Por Sara Vital* — A teoria mista da pena, adotada no direito penal brasileiro, fundamenta-se em princípios e normas que buscam tanto retribuir o mal causado pelo indivíduo quanto promover sua ressocialização, com o objetivo de reintegrá-lo à sociedade e evitar a reincidência. Assim, a análise da pena no direito brasileiro não se limita a um simples castigo, mas se articula com a função de reabilitar o infrator e contribuir para a ordem social. Nesse contexto, a progressão de regime prisional desempenha um papel fundamental ao permitir que o indivíduo se reintegre gradualmente à vida em sociedade.
De forma sucinta, ao ser condenado a uma pena privativa de liberdade, o período da condenação em anos define o tipo de regime inicial de cumprimento, sendo esses o fechado, o semiaberto e o aberto, conforme estipulado no artigo 33 do Código Penal. Já durante a execução da pena, o artigo 112 da Lei de Execução Penal (LEP) estabelece que fatores como a primariedade do agente e a natureza do crime influenciam a possibilidade de progressão para um regime menos gravoso, mediante o cumprimento de uma porcentagem determinada da pena.
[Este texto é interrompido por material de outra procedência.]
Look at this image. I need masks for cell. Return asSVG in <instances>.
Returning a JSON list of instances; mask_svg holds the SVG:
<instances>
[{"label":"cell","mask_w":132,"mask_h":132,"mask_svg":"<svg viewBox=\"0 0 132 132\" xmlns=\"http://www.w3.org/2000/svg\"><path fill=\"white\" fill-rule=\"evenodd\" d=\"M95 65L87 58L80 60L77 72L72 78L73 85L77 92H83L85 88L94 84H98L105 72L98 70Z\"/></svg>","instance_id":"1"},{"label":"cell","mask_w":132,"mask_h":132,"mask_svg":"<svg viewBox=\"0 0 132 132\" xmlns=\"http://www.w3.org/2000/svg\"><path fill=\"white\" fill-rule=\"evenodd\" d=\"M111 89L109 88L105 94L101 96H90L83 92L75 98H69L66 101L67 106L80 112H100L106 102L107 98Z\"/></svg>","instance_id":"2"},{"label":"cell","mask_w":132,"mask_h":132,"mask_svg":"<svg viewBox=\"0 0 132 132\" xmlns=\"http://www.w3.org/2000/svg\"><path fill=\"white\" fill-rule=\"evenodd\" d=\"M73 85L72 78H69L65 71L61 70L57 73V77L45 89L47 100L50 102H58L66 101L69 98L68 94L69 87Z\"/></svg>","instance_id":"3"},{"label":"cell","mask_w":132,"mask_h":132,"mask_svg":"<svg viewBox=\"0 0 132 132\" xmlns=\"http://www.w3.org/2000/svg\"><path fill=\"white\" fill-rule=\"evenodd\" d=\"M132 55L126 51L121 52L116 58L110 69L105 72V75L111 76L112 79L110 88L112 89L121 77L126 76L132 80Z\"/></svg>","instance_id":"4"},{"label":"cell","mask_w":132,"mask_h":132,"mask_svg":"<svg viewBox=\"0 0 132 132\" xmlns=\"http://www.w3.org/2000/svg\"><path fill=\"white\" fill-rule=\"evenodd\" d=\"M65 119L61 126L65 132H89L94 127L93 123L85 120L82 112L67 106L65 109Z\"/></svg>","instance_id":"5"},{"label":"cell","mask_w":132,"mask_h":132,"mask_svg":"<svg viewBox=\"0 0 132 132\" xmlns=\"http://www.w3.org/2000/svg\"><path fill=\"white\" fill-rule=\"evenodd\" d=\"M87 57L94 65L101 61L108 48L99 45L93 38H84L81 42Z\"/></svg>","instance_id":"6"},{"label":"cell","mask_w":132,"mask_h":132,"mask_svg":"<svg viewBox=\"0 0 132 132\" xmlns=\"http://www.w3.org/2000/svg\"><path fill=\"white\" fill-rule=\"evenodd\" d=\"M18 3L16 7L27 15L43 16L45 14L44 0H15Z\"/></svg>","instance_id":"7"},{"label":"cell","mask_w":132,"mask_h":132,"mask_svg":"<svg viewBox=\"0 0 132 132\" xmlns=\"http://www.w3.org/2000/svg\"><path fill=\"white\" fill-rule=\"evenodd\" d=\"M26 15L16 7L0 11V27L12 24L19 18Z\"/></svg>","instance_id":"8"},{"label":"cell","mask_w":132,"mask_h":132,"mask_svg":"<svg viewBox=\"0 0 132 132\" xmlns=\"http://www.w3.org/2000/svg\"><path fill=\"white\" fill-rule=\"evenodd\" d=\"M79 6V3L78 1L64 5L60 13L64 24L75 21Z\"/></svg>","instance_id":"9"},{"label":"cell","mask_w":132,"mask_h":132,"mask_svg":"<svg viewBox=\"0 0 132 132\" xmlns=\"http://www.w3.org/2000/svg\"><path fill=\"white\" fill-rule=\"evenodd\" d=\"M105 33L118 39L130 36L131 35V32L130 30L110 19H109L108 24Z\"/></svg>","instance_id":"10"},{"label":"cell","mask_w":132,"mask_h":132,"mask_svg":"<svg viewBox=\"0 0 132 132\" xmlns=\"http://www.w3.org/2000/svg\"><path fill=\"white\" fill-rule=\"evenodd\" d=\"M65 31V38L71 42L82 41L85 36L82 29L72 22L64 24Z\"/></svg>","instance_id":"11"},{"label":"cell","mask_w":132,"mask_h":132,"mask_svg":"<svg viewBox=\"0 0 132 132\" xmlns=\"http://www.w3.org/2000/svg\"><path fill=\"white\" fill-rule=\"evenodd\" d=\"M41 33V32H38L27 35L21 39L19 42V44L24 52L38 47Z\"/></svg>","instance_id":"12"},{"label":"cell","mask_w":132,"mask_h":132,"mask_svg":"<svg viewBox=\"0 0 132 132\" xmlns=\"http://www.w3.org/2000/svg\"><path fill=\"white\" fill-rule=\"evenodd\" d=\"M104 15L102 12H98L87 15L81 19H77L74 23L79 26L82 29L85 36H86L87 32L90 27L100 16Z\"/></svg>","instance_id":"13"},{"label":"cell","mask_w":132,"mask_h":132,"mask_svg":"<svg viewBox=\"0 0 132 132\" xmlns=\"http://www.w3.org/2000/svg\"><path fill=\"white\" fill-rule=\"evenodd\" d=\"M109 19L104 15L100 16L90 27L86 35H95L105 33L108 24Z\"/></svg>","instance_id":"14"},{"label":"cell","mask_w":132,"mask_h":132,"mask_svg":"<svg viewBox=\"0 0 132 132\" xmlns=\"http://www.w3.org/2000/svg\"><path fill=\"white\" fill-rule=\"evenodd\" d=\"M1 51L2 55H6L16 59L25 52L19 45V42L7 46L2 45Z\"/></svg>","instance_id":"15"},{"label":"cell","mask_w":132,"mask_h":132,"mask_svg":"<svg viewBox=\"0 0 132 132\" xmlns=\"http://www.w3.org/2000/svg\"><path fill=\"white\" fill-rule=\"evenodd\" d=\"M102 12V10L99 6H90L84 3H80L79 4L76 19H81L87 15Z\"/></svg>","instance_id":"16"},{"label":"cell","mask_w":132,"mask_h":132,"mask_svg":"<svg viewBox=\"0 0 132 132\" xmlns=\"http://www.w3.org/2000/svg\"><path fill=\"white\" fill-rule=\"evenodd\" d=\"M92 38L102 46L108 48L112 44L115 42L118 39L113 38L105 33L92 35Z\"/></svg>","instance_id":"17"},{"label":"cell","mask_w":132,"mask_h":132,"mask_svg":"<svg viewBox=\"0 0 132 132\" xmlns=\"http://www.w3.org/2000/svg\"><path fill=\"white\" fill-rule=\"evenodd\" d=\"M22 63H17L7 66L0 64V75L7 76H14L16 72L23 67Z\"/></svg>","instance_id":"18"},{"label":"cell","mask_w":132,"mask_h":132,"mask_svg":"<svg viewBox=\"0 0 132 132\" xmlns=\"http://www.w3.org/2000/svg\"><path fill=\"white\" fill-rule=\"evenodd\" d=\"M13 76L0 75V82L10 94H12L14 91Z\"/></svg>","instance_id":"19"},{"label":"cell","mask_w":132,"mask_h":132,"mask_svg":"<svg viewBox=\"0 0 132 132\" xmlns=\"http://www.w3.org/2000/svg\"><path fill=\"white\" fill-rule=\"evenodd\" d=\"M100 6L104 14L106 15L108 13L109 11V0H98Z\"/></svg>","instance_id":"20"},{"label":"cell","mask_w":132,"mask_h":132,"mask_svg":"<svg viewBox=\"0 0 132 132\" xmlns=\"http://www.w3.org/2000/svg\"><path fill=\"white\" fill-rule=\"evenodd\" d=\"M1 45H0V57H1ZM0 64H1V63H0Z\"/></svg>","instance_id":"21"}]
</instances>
O desconhecimento sobre essa possibilidade é compreensível, na medida em que a mídia frequentemente se limita a noticiar o início de determinado caso, seu desfecho no tribunal e, eventualmente, a mudança para um regime menos gravoso. O que falta, porém, é uma cobertura mais abrangente e educativa, que explique os trâmites legais e os critérios que norteiam a progressão de regime.
Nos últimos dias, o caso envolvendo Cristian Cravinhos, condenado a mais de 35 anos pela morte de Manfred e Marísia Von Richthofen, em 2002, voltou a ganhar destaque na mídia. A juíza Sueli Zeraik de Oliveira Armani concedeu a ele a progressão do regime semiaberto para o aberto. No entanto, a notícia gerou indignação e perplexidade em muitas pessoas, que se sentem confusas e revoltadas com o que consideram impunidade.
A verdade, porém, é que essa reação, na maioria dos casos, reflete uma profunda desinformação sobre o funcionamento do sistema penal brasileiro. A progressão de regime não é um privilégio concedido aleatoriamente a Cristian, mas sim, um direito previsto em lei, condicionado ao cumprimento de requisitos específicos e, ao tempo, de execução da pena. Embora, no campo moral, a decisão possa ser contestada, no âmbito legal, ele faz jus à progressão.
Portanto, é crucial reconhecer a complexidade entre o que é legalmente estabelecido e o que é moralmente aceitável. Nem tudo o que é garantido por direito, como a progressão da pena, é necessariamente visto como justo, especialmente em casos de crimes de grande impacto social. Da mesma forma, nem tudo o que parece justo, como a indignação popular diante de determinadas decisões judiciais, encontra respaldo na lei. Nesse contexto, é fundamental buscar um equilíbrio entre a aplicação da lei e os princípios éticos e morais que regem uma sociedade justa e democrática.
É necessário que as leis reflitam de maneira mais precisa os valores e princípios éticos da sociedade em casos de crimes hediondos e de grande comoção pública. Isso poderia envolver a reavaliação dos critérios para a progressão de pena, considerando não apenas o cumprimento de requisitos formais, mas também a gravidade do delito e seu impacto projetado na sociedade. Somente por meio de uma legislação mais sensível e alinhada aos valores sociais será possível alcançar um sistema penal mais justo na ótica da população.